Interpolation method: Pseudo-labels use linear interpolation with 0.5 threshold binarization (instead of nearest-neighbor) to reduce staircase artifacts. This reduced average connected components from 5.2 to 2.8 per volume.
§5 Quality Control Galleries
Fig. 2. Registration QC thumbnails (V3 final — 114 images)
Each thumbnail shows the registered MRI (color overlay) aligned to iUS (grayscale background) after rigid registration. Filter by timepoint (pre-dura / post-dura) below.
Fig. 2: Registration QC from V3 final run. 114 images covering 61 patients (most have both pre-dura and post-dura timepoints). V1 and V2 QC images were not retained; iterative improvement is quantified in Table 1.

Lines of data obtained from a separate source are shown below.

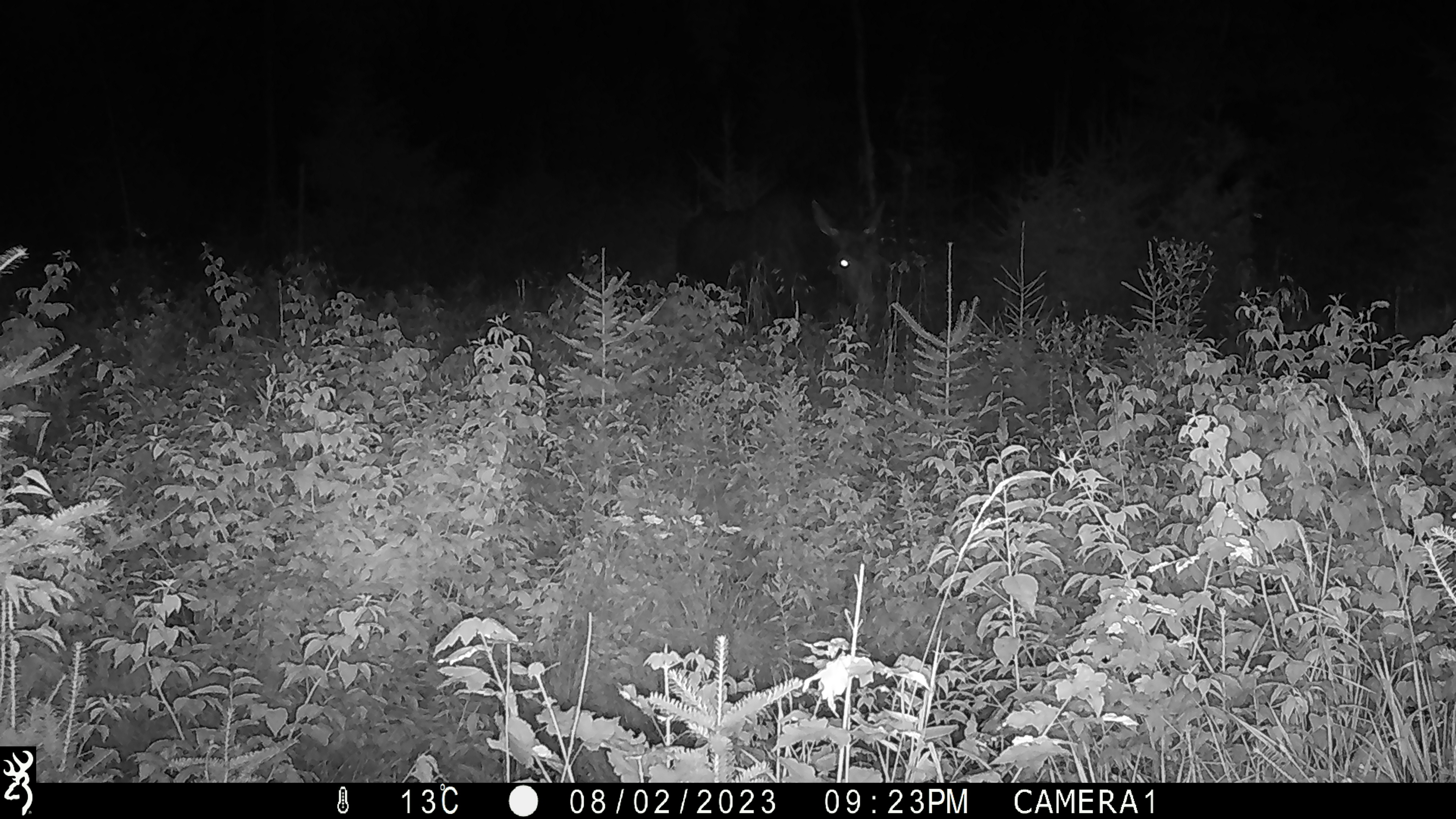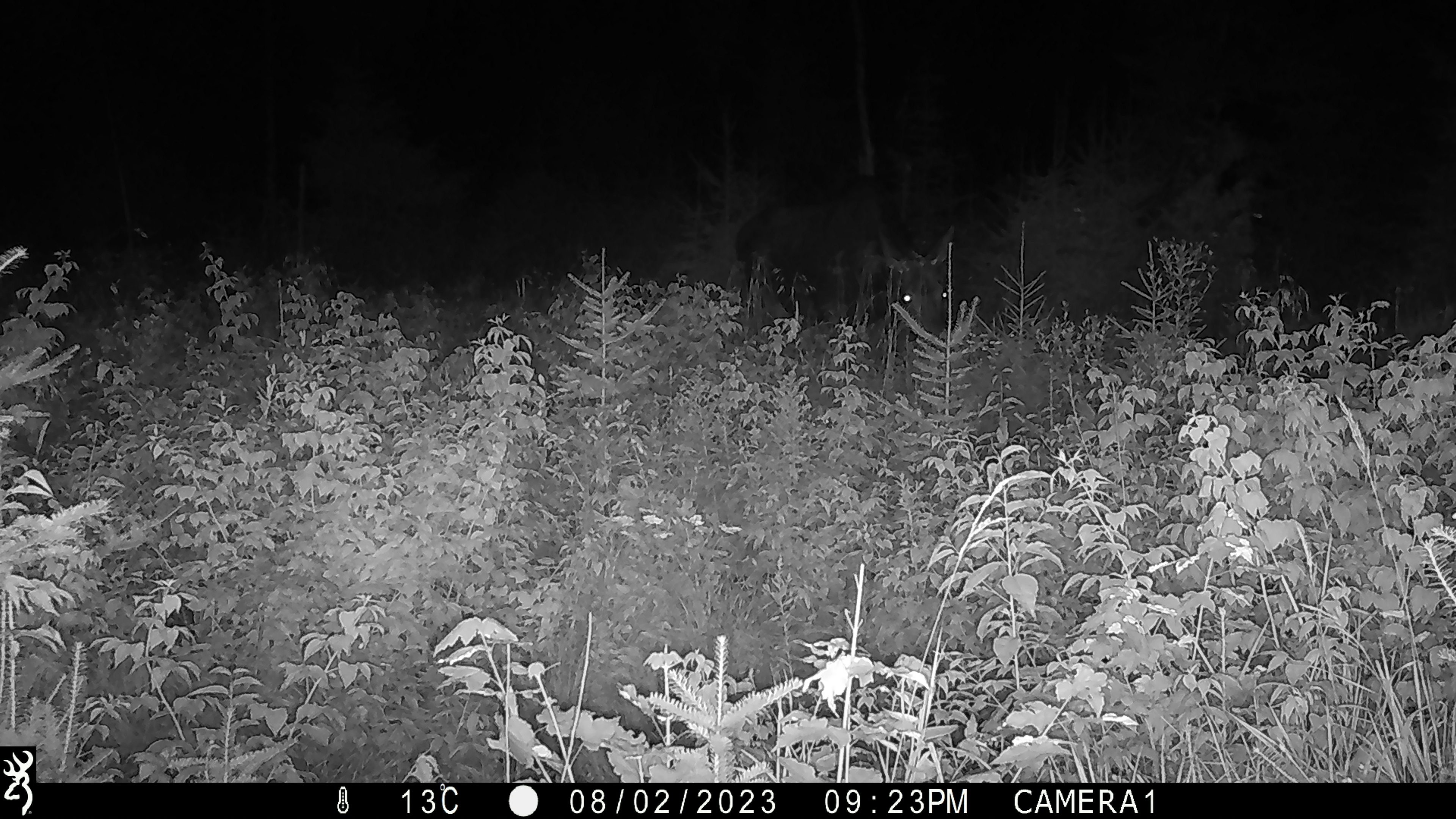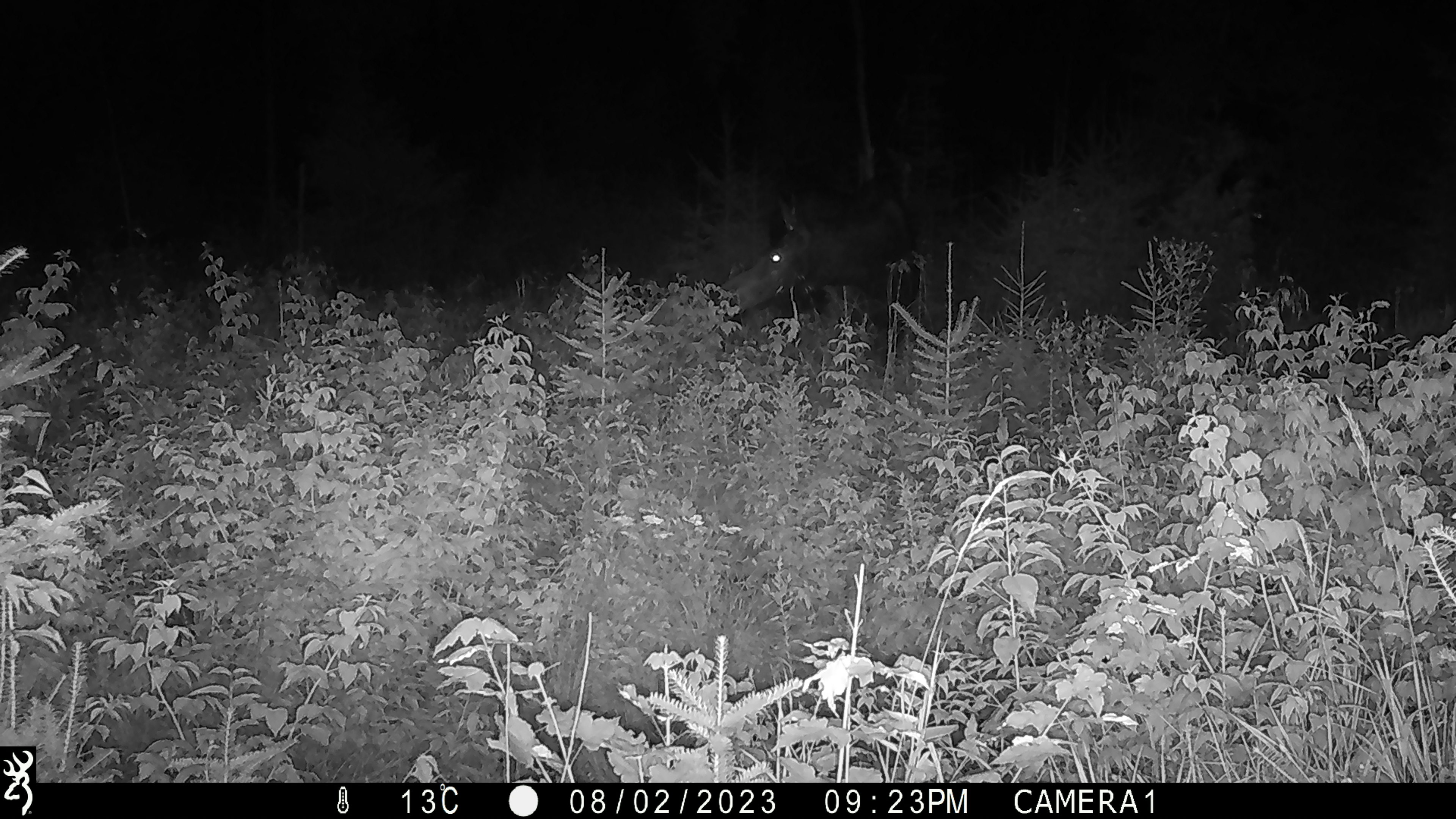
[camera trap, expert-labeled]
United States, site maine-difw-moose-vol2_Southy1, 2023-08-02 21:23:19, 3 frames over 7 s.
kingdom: Animalia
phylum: Chordata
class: Mammalia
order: Artiodactyla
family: Cervidae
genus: Alces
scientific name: Alces alces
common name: moose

Fig. 3. Pseudo-label overlay triptychs (36 images across 6 patients)
Three-panel views showing (left) original iUS, (center) binary pseudo-label mask, (right) overlay. Each patient has 6 representative slices (2 per anatomical plane). Filter by plane below.
Fig. 3: Pseudo-label QC showing spatial alignment quality. Slice numbers correspond to the 2D slice index in the nnU-Net training dataset. Red overlay = transferred MRI tumor label.